Tuesday, 15 January 2008

Pearsonian Peregrinations

This blog will include random thoughts linked one way or another - often at several steps removed - with the person and/or ideas of Karl Pearson - universally recognised as 'KP', and one of the few persons generally defined by just two initials. ('GBS' is 50% weaker.)

'Peregrination' means not just a rambling (this was the meaning I ascribed to it - rambling is a mode of talking as well as a way of walking: thus giving a completely new meaning to the "Ramblers Association"). Peregrination is also a journey, indeed even a pilgrimage. All three meanings - rambling, journey, pilgrimage - are germane to the way my interest in KP has developed.

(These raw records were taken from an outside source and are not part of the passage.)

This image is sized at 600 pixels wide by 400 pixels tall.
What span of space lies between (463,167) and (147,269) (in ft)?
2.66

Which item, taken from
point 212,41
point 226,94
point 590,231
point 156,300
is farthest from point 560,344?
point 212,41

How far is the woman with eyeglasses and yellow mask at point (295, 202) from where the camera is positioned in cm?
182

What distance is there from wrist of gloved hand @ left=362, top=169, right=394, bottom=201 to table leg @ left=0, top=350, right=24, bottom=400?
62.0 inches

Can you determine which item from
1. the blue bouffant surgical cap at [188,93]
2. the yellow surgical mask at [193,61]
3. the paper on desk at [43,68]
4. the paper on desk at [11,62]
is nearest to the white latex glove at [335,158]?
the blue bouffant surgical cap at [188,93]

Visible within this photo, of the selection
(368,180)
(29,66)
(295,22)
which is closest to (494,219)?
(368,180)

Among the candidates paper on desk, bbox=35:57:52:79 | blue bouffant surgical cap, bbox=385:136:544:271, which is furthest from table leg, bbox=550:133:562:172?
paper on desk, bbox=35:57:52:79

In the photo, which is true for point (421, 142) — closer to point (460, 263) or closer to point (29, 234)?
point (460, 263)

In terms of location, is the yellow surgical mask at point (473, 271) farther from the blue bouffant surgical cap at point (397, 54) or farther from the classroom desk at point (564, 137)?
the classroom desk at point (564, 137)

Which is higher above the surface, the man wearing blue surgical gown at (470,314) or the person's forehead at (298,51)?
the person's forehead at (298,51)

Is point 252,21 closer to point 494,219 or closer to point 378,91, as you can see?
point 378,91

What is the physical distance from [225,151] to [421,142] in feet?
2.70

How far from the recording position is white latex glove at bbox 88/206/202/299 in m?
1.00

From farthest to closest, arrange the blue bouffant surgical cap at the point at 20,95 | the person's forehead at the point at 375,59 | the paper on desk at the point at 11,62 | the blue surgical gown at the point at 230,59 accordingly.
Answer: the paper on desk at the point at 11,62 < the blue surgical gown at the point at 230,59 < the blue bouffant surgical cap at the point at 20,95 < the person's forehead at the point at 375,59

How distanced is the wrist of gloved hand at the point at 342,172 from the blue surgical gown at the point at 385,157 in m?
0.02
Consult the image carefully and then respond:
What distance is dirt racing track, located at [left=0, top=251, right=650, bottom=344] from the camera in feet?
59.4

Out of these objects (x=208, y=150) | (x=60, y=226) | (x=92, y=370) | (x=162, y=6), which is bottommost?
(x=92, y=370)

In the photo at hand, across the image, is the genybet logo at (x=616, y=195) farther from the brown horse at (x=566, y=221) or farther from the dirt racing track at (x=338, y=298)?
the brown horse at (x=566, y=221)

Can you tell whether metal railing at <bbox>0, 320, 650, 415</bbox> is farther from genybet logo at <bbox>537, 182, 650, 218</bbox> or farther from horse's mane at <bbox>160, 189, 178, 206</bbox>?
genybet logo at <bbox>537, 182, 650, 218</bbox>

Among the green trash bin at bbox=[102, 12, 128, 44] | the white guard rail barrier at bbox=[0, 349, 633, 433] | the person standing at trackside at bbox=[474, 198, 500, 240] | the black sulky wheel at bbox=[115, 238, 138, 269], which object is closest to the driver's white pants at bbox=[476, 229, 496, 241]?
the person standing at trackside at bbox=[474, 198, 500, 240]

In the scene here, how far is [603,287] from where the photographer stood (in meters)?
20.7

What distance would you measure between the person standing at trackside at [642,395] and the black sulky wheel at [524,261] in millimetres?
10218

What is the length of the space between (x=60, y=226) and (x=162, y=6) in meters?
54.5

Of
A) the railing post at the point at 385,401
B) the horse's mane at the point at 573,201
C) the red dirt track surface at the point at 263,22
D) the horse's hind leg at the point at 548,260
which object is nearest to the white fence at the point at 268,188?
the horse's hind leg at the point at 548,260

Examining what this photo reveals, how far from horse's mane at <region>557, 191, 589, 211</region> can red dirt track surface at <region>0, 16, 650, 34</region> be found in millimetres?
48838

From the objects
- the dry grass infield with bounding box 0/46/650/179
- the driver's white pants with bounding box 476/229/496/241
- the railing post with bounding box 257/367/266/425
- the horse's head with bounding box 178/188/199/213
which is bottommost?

Pearson's interests ranged far and wide, especially in his younger years (chaptered as "Lehrjahre of a Poetic Wrangler" in Porter's biography of KP, reflecting KP's chapter "Lehrjahre and Wanderjahre" in his own biography of Galton). Galton wandered further, wider and earlier than Pearson, but KP was no slouch for his day. Maybe he wanted to get away from UK domesticity at Cambridge and Hampstead? (His uncle however was in India in 1859 - not that it did him much good, as he died at sea on his way home - not many people know this" - see his gravestone at Crambe.)

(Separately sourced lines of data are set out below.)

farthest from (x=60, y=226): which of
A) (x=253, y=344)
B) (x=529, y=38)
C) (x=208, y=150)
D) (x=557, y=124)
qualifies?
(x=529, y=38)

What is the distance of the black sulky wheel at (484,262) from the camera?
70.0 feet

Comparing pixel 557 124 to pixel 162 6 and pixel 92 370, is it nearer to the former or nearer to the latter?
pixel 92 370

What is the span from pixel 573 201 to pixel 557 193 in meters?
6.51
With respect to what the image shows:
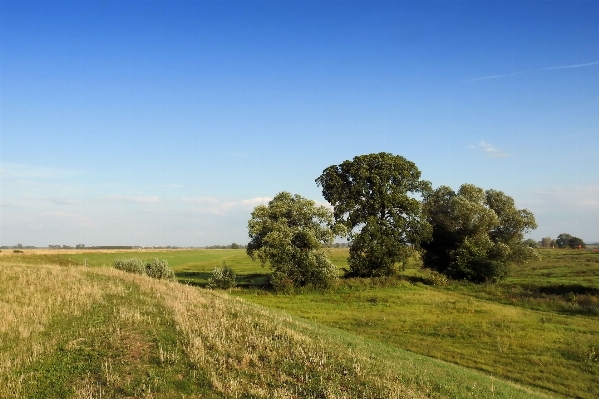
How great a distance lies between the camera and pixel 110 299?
21688 millimetres

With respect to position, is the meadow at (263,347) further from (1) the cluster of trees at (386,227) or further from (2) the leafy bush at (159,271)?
(2) the leafy bush at (159,271)

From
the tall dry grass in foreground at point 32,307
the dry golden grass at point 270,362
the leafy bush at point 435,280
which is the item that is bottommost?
the leafy bush at point 435,280

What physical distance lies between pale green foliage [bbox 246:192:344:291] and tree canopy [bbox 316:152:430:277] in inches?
291

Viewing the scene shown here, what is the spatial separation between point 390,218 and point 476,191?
19511 mm

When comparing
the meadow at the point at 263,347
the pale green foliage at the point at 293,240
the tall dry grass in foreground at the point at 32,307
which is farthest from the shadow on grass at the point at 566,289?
the tall dry grass in foreground at the point at 32,307

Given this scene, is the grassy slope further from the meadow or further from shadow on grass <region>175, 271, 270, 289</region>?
shadow on grass <region>175, 271, 270, 289</region>

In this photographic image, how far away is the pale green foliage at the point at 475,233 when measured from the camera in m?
61.9

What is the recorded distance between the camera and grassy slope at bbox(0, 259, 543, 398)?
1189 cm

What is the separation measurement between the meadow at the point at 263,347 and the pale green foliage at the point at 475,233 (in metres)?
22.8

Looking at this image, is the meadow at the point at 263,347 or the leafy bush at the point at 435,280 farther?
the leafy bush at the point at 435,280

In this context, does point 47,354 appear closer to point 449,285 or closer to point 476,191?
point 449,285

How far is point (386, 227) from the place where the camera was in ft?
192

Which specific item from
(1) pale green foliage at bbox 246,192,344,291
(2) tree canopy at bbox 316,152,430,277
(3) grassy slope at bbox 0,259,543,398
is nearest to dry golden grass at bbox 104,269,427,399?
(3) grassy slope at bbox 0,259,543,398

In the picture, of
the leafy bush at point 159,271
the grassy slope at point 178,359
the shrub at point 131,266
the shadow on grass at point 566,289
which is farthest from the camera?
the leafy bush at point 159,271
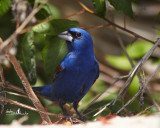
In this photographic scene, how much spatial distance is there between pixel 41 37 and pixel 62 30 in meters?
0.29

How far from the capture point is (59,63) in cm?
274

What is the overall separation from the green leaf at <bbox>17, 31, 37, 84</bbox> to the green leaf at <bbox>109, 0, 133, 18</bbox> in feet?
2.37

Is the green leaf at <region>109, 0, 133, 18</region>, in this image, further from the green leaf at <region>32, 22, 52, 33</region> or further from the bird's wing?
the bird's wing

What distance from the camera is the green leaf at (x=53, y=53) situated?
2.67 metres

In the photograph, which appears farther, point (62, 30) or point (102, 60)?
point (102, 60)

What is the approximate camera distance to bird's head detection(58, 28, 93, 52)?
2.64 m

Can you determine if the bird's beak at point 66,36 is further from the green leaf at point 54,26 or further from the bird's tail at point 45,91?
the bird's tail at point 45,91

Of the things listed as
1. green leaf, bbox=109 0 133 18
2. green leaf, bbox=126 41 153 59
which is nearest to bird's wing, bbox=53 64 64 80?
green leaf, bbox=109 0 133 18

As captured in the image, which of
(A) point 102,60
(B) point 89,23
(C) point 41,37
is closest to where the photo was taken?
(C) point 41,37

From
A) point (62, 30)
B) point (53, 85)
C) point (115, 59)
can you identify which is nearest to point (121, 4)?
point (62, 30)

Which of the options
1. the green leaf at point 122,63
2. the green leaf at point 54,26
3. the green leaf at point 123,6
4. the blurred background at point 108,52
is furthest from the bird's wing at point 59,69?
the green leaf at point 122,63

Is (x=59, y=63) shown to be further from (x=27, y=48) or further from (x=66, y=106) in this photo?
(x=66, y=106)

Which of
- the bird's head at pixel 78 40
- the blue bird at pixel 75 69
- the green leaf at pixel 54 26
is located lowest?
the blue bird at pixel 75 69

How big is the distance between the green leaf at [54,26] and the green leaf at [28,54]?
0.08 metres
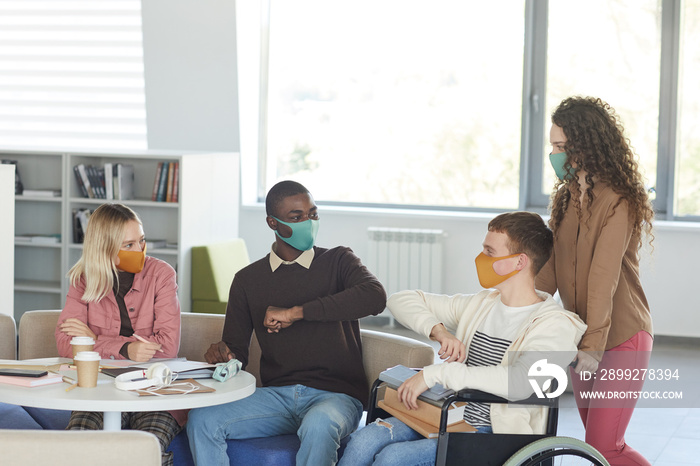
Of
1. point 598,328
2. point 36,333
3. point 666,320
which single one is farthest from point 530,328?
point 666,320

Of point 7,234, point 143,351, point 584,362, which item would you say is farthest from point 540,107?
point 143,351

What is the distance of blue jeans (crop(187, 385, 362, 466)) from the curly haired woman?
0.73 m

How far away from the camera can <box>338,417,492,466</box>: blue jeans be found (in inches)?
95.2

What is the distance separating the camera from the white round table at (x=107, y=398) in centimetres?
230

Pearson's intellectual Wanderungen created problems and adventures for this ardent member of the KPFC (Karl Pearson Fan Club), as it leads to such a divergent range of materials - medieval theology, German folk-theatre, art, epistemology, etc.., etc.. It is remarkable in all this how the discourse of commentators so often slips naturally into germanics -

Levine's Dying to Know has a chapter on Pearson ("Karl Pearson and the Romance of Science"), as does Herbert's Victorian Relativity ("Karl Pearson and the Human Form Divine"). (I have not yet seen the latter, other than at GoogleBooks.)

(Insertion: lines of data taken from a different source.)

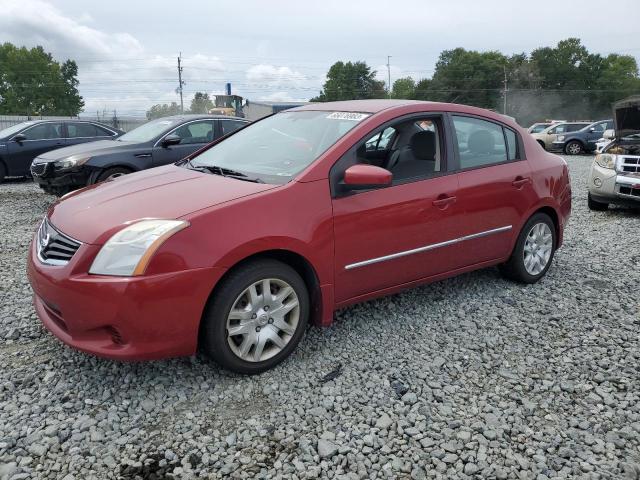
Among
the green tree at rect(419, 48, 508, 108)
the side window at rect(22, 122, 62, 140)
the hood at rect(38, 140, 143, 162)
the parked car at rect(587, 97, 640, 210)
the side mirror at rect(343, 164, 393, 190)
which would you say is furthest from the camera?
the green tree at rect(419, 48, 508, 108)

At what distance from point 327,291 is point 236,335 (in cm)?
64

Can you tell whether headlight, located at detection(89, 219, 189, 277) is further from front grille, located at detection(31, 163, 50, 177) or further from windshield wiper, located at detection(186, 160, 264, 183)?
front grille, located at detection(31, 163, 50, 177)

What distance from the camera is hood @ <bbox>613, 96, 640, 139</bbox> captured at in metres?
8.05

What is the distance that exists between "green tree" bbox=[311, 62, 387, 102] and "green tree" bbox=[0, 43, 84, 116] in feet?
124

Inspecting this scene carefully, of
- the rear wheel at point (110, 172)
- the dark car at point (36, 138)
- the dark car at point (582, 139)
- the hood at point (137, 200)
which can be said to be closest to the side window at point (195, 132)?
the rear wheel at point (110, 172)

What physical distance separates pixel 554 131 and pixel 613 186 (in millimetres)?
17229

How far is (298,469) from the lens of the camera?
2.35 meters

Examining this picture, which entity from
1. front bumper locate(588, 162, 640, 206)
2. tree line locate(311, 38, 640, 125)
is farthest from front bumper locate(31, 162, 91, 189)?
tree line locate(311, 38, 640, 125)

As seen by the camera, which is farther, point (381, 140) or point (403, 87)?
point (403, 87)

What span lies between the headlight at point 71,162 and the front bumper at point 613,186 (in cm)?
790

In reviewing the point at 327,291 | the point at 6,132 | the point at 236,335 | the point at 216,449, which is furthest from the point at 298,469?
the point at 6,132

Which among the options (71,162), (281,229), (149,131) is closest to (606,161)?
(281,229)

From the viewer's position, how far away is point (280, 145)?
3725 mm

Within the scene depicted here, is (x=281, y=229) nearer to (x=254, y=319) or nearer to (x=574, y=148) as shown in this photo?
(x=254, y=319)
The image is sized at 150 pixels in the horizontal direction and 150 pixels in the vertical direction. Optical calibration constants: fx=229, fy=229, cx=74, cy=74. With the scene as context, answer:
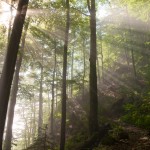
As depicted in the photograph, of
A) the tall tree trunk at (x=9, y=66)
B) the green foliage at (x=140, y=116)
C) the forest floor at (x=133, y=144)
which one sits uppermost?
the tall tree trunk at (x=9, y=66)

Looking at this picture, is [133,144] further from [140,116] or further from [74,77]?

Levine (2002, p13) reports how his book's "animus ... changed as it lived through at least a decade of reflection." Starting life as a "critique ... of the impossible scientific ideal of disinterested scientific knowledge", it ended discontented at today's complacency, which refuses to accept "not only the possibility of objectivity but of the good faith of quests for it .... '(O)bjectivity' in much academic discourse has become a curse word ..."

I was in the USA recently, and was fortunate enough to meet up with Levine. It is interesting how professors of literature, germanics and women's studies all include Pearson within their remit.